Exercises to complete:
1. In the cricket tour text, what were Zulfiqar Babar's bowling figures on the first day of the 1st Test?
2. Reproduce verbatim everything in the cricket tour text from "Test series" down to "for eight wickets.".

The South Africa and Pakistan national cricket teams toured the United Arab Emirates (UAE) from 14 October to 15 November 2013. The tour included two Tests, five One Day Internationals (ODIs) and two Twenty20 Internationals (T20I)

Squads

Tour match

Pakistan A vs South Africans

United Arab Emirates vs Pakistanis

Test series

1st Test

Day 1
South African captain, Graeme Smith, who was playing his first Test after recovery from his ankle injury, won the toss and elected to bat first. Jacques Kallis was also playing his first Test since last February. Hashim Amla's partnerships of 61 runs for the fourth wicket with AB de Villiers (19), and 95 runs for the fifth with Jean-Paul Duminy (57) stopped the Pakistani bowlers who have ruined their top-order, with 43 for three. Zulfiqar Babar and Shan Masood – on his twenty-fourth birthday – made their Test debuts for Pakistan. Zulfiqar, a left arm spinner, was most successful taking three wickets for 89. Amla reached his twentieth century in 201 balls, and at the end of the day, he was unbeaten on 118, with South Africa on 245 for eight wickets.

Provided data:

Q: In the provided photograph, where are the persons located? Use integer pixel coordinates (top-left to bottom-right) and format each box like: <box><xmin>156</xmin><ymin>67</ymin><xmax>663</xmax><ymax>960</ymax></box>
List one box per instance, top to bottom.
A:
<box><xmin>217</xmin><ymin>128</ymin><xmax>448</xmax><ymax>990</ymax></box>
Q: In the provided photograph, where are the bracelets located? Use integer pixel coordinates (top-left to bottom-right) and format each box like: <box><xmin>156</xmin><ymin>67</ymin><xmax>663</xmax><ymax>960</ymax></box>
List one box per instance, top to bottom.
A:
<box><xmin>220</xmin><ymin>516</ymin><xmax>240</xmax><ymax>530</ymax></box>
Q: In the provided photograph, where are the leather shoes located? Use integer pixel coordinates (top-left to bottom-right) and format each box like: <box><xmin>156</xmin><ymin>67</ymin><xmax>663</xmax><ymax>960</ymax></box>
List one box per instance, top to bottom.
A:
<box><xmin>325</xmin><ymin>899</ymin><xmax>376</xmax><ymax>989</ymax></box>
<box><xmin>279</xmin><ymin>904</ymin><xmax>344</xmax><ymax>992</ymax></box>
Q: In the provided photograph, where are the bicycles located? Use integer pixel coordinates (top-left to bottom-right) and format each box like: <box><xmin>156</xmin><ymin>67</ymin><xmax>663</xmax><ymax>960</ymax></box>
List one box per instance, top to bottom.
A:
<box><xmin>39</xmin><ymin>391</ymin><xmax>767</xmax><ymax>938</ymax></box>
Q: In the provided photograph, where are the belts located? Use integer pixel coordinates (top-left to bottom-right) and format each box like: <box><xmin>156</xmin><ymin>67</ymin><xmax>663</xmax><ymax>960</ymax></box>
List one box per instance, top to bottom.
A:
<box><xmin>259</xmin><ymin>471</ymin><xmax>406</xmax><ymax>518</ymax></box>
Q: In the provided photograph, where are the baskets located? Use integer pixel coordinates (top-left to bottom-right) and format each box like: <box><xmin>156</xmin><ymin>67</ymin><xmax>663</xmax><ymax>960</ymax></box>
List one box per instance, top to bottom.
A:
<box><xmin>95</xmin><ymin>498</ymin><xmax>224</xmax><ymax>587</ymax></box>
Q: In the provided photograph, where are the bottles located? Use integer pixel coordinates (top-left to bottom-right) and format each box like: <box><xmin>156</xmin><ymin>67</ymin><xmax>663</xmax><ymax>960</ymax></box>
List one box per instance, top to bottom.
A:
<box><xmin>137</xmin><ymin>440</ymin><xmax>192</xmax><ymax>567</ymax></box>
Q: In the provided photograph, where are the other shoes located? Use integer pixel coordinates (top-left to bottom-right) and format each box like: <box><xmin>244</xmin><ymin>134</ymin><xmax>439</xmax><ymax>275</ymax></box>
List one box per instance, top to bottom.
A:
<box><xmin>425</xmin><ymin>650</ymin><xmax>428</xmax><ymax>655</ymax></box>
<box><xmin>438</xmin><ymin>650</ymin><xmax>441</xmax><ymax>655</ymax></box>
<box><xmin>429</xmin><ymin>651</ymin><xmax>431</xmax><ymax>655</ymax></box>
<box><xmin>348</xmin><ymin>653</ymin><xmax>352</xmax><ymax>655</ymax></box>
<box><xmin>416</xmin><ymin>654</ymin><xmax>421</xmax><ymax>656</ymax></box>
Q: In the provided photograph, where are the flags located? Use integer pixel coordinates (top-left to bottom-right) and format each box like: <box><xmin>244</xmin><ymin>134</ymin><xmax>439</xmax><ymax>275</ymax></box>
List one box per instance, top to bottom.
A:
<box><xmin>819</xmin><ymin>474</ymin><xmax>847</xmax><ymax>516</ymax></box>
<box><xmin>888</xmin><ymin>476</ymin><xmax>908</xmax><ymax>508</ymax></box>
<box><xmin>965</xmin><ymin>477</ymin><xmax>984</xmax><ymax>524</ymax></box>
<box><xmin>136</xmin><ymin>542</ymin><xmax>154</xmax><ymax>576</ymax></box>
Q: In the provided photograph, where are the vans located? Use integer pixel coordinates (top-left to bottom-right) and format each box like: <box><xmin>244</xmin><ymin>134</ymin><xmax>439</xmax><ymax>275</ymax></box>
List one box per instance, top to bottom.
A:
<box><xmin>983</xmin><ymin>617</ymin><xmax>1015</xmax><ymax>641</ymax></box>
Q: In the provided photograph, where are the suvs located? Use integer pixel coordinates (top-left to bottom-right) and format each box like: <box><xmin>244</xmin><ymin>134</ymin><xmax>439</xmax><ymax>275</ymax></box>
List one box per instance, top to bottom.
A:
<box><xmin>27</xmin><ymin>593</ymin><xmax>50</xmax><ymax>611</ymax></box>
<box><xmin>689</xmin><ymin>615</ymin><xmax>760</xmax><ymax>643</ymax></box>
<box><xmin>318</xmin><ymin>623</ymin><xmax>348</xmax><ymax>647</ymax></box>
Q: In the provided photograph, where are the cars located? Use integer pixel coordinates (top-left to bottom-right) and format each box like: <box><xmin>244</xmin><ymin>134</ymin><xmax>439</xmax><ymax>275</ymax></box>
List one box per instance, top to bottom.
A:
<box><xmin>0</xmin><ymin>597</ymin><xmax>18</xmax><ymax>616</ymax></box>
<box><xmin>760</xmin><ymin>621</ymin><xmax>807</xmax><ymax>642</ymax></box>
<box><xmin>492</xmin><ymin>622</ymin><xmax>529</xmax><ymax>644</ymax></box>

Solutions below:
1. He took three wickets for 89 runs.

2.
Test series

1st Test

Day 1
South African captain, Graeme Smith, who was playing his first Test after recovery from his ankle injury, won the toss and elected to bat first. Jacques Kallis was also playing his first Test since last February. Hashim Amla's partnerships of 61 runs for the fourth wicket with AB de Villiers (19), and 95 runs for the fifth with Jean-Paul Duminy (57) stopped the Pakistani bowlers who have ruined their top-order, with 43 for three. Zulfiqar Babar and Shan Masood – on his twenty-fourth birthday – made their Test debuts for Pakistan. Zulfiqar, a left arm spinner, was most successful taking three wickets for 89. Amla reached his twentieth century in 201 balls, and at the end of the day, he was unbeaten on 118, with South Africa on 245 for eight wickets.